Again, this might be due to the nature of the reconstruction, but the story really began to drag about halfway through. Somewhere around the fourth or fifth episode, I lost almost all interest. It didn’t help matters that the story could have easily ended with the fifth episode, but thanks to a few completely unnecessary plot devices, it continues for another hour.
In the end, it just went on too long and then, ironically, ended very abruptly. Seriously, the ending felt like it came out of nowhere. We got an extended swordfight scene, and then suddenly the gang was all aboard a fading TARDIS. Zai jian!

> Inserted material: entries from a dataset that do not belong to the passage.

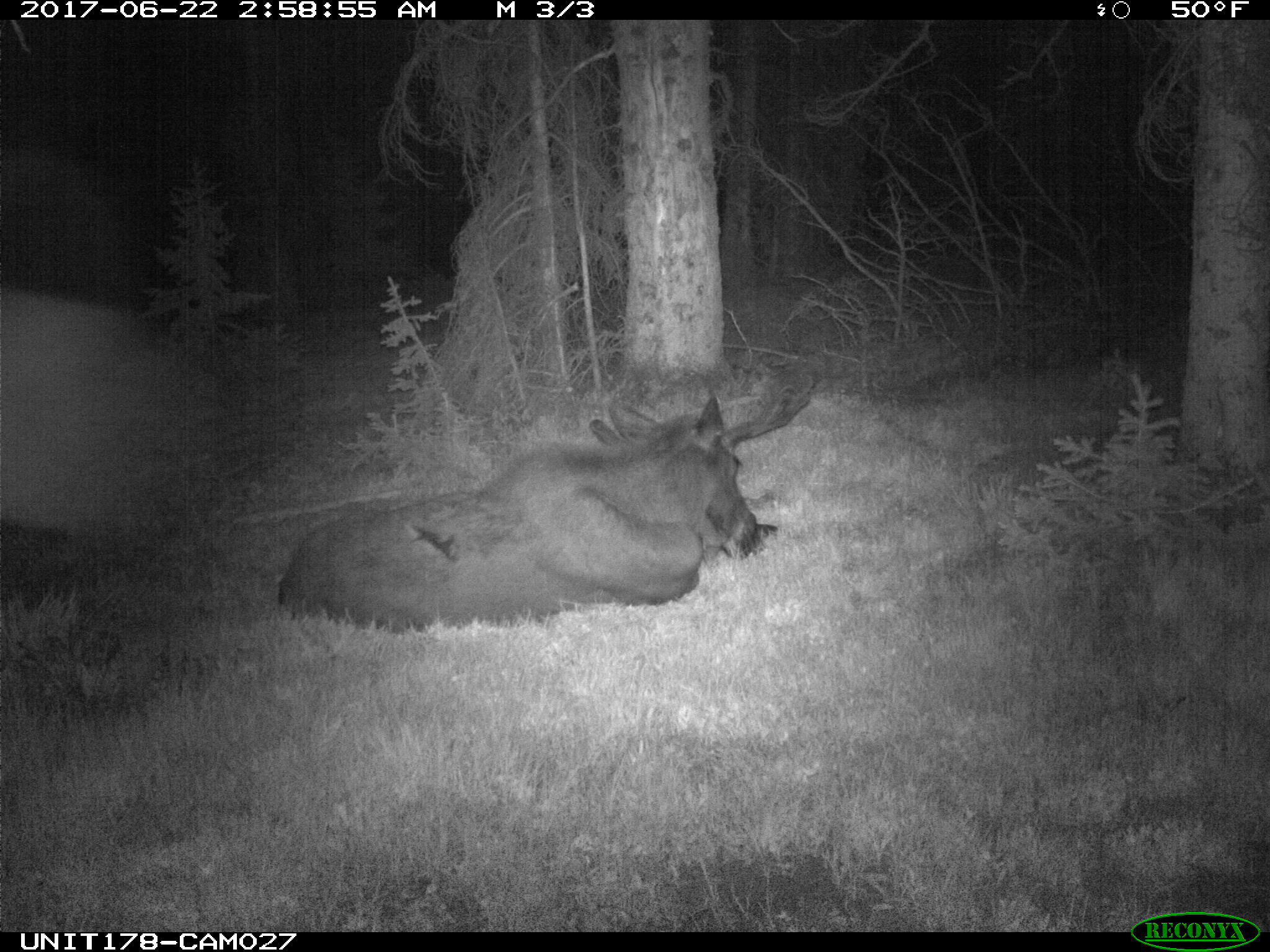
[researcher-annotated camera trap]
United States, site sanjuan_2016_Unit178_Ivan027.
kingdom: Animalia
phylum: Chordata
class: Mammalia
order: Artiodactyla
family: Cervidae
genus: Alces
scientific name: Alces alces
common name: moose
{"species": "Alces alces (moose)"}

Despite my complaints, “Marco Polo” gives me hope. I’m thrilled to enter unwatched territory and truly experience Classic Who for the first time. Our characters are slowly getting fleshed out and coming into their own, and I know that there will be several more historical stories to come. I’m excited for them.
Bring it on!
The verdict is in: “Marco Polo” is a charming story, warts and all, to both fans of the classic series and those more acquainted with the newer series. In this episode we’re shown the beginning of what will become a trend in the classic series, episodes set in the past without any alien or supernatural presence. Just people, doing what people do, with our protagonists getting caught in the middle. In a way I (Mark) miss those episodes. It was a simpler time, when budget issues were solved by borrowing sets from the other period dramas rather than heavy use of CGI. From here we move back into the future with “The Keys of Marinus,” a story that still exists.
In the meantime, if any of you (or your older relatives) were fans of the classic series, double-check your attics. If you happen to have a recording of Marco Polo, the fandom will be forever in your debt.